Explicó que los jesuitas debían escribir una vez al año a sus superiores en el vaticano, para contarles de sus éxitos y fracasos en las misiones novohispanas. Estos textos son de los que más interesantes datos arrojaron sobre el comportamiento y la opinión que los indígenas tenían de los españoles.

“Desde 1594, va uno siguiendo cómo los padres jesuitas ven a los indios y los indios no se adaptan a las exigencias ni a la forma de pensar de los jesuitas”, dijo Valdés y puso de ejemplo lo siguiente.

“Hubo una misión exitosísima, los jesuitas mandan una carta, muy contentos. Estamos felices, los indios son cristianos’, decían. Un año después, la carta siguiente dice: “Los indios nos abandonaron, se fueron todos a comer tunas, a hacer sus mitotes y hacer vino de tuna para emborracharse’”.

 

“Es decir, los jesuitas creyeron que ya tenían conquistados los indios, los tuvieron así por un tiempo. Y los indios no se sentían comprometidos con ellos, sino que se sentían comprometidos con sus viejas tradiciones. ¿Por qué armaron un mitote? Porque ahí se hacían las alianzas matrimoniales, entonces un mitote es necesario para hacer alianzas con los pueblos que podrían enemistarse”, explicó.

“Se están enfrentando dos racionalidades, una se basa en un Dios desconocido, que nunca fue aceptado por los indios, no podían aceptar ellos a un Dios crucificado, fracasado. En cambio, a la virgen maría sí la aceptan, pero en una concepción como de diosa. La madre de Jesús era un ser superior al que acudían de vez en cuando, pero nunca a Jesucristo. La religiosidad la adaptaron a si mismos y no a lo que querían los conquistadores”, comentó.

Por ello, arroja que los indígenas del noreste de México no fueron colonizados, sino oprimidos y eliminados. “Hubo un genocidio que acabó con las cuatro grandes tribus del noreste y más de mil pequeñas sociedades diferentes. Ahorita no hay ni una, ni siquiera una persona quedó, fueron exterminados”.

Y no sólo por los españoles, sino también por los mismos mexicanos después de la independencia.

Contó cómo, en 1871 un gobernador de Coahuila declaró como su principal objetivo para su mandato el acabar con los indios en la región, y esto lo contrastó con la diferencia de pensamiento que existía con los indios sobre las divisiones territoriales.

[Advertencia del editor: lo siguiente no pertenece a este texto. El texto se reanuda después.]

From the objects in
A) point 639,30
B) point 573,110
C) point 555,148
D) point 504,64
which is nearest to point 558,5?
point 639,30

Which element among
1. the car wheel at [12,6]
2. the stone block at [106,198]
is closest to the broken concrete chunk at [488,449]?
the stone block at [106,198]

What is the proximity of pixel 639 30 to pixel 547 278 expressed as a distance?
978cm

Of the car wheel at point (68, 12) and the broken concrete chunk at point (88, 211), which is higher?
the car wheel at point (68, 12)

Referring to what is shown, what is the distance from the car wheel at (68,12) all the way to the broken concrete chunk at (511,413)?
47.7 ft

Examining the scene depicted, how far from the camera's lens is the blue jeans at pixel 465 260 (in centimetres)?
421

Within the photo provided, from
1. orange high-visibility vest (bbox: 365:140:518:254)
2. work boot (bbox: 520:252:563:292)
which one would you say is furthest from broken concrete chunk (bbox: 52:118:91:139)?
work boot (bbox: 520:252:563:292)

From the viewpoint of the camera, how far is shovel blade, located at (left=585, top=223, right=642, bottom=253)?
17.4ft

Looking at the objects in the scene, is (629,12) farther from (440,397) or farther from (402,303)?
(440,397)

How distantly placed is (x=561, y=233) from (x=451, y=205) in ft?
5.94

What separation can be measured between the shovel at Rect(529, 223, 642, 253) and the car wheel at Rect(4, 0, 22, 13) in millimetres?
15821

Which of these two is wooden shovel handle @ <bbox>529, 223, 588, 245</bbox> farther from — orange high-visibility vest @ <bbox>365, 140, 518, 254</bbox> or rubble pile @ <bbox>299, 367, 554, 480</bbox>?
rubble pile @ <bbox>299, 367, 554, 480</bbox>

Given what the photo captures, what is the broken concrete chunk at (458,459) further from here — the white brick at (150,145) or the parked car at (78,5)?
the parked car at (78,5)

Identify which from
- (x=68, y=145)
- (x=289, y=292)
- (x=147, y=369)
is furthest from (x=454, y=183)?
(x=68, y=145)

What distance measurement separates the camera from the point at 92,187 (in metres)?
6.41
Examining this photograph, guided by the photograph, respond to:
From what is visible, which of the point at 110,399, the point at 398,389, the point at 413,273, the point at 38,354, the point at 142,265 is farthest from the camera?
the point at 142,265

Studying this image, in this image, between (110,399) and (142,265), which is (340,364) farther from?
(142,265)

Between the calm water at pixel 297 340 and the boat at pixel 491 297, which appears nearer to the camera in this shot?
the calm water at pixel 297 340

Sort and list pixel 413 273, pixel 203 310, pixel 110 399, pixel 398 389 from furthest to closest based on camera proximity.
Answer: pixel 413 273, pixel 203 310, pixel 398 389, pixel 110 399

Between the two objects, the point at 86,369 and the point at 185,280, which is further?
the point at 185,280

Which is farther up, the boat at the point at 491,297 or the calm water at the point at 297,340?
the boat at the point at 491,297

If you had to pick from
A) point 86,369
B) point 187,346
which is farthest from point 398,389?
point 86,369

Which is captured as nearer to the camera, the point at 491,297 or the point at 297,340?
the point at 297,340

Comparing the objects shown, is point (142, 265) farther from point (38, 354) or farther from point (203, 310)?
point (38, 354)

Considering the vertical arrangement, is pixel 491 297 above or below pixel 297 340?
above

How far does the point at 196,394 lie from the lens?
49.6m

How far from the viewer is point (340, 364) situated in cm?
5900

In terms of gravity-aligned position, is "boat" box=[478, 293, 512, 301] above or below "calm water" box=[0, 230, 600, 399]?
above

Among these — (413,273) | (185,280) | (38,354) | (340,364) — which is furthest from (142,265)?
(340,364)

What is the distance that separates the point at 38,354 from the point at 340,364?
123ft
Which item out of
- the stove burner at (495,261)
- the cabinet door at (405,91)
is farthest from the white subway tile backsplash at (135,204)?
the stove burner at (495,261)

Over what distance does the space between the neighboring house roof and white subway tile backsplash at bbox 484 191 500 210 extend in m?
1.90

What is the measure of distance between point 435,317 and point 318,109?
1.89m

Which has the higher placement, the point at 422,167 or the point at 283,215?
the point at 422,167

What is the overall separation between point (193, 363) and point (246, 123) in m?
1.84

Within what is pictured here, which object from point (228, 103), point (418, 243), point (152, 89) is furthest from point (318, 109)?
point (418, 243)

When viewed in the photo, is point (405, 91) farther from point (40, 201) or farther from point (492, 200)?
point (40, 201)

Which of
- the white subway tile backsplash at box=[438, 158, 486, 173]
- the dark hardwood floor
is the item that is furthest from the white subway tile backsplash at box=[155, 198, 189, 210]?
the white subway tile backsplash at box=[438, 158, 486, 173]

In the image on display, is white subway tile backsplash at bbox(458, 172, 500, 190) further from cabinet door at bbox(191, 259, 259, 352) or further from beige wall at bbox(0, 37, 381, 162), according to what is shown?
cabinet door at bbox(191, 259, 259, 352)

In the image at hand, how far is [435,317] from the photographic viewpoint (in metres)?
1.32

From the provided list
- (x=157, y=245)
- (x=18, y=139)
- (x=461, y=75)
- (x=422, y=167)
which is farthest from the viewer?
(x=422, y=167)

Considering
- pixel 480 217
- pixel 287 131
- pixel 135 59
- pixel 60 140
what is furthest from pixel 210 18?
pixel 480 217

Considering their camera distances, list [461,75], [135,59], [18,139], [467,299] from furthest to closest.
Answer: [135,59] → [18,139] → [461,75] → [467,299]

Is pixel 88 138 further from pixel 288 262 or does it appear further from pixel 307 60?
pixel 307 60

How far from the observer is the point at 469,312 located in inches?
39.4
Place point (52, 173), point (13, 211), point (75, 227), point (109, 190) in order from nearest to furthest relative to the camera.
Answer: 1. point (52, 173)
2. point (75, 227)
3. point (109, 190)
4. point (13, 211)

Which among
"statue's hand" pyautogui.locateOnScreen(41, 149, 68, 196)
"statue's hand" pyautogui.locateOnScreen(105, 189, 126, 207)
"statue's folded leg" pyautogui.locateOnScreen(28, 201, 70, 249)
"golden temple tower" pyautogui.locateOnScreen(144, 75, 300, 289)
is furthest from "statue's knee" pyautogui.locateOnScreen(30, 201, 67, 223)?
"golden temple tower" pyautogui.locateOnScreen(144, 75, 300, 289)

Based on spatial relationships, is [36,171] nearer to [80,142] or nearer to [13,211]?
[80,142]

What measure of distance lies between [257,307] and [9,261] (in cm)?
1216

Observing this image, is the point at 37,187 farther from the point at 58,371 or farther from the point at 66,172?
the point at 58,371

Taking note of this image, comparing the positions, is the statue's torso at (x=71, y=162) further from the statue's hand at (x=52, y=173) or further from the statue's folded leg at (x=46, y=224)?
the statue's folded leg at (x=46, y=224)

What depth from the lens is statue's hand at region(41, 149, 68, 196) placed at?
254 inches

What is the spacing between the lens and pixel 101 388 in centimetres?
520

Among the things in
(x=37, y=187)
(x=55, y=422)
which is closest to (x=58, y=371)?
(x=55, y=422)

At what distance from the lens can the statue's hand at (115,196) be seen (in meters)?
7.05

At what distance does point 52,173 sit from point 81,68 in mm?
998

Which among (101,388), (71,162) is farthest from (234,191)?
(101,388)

Ellos no pensaban en espacios políticamente sino en espacios de acuerdo a los recursos naturales durante la época de bonanza y la territorialidad de las diversas tribus durante las temporadas bajas, controlados por mecanismos como el mitote para no estar constantemente en conflicto”, explicó.

Concluyó comentando que, como todas las investigaciones, siempre quedan líneas abiertas para que otros historiadores continúen el camino a partir de allí. En el caso de su libro expresó que además de que hay que trabajar la historia sobre la relación entre los indios y la iglesia hay que hacer mucho más por la arqueología en el noreste. Coahuila, Nuevo León y Tamaulipas ha sido muy poco trabajada arqueológicamente. Nada más en Nuevo León hay mil 800 sitios arqueológicos, en Coahuila hay 800, y ya tenemos con eso cerca de 3 mil sitios de los cuales han sido realmente analizados no más de 120”, finalizó.

Tómelo en cuenta
Para esta investigación el autor consultó:
> 26 archivos nacionales, extranjeros y regionales.
> Entre ellas el Archivo General de Indias, en Sevilla.
> Y el Archivo Vaticano, donde encontró las cartas de los jesuitas misioneros.

Las pruebas sobre cómo fueron exterminados los indios las halló en archivos de:
> Valladolid, Sevilla, Madrid, Ciudad de México, Guadalajara, Monterrey, Saltillo y Texas.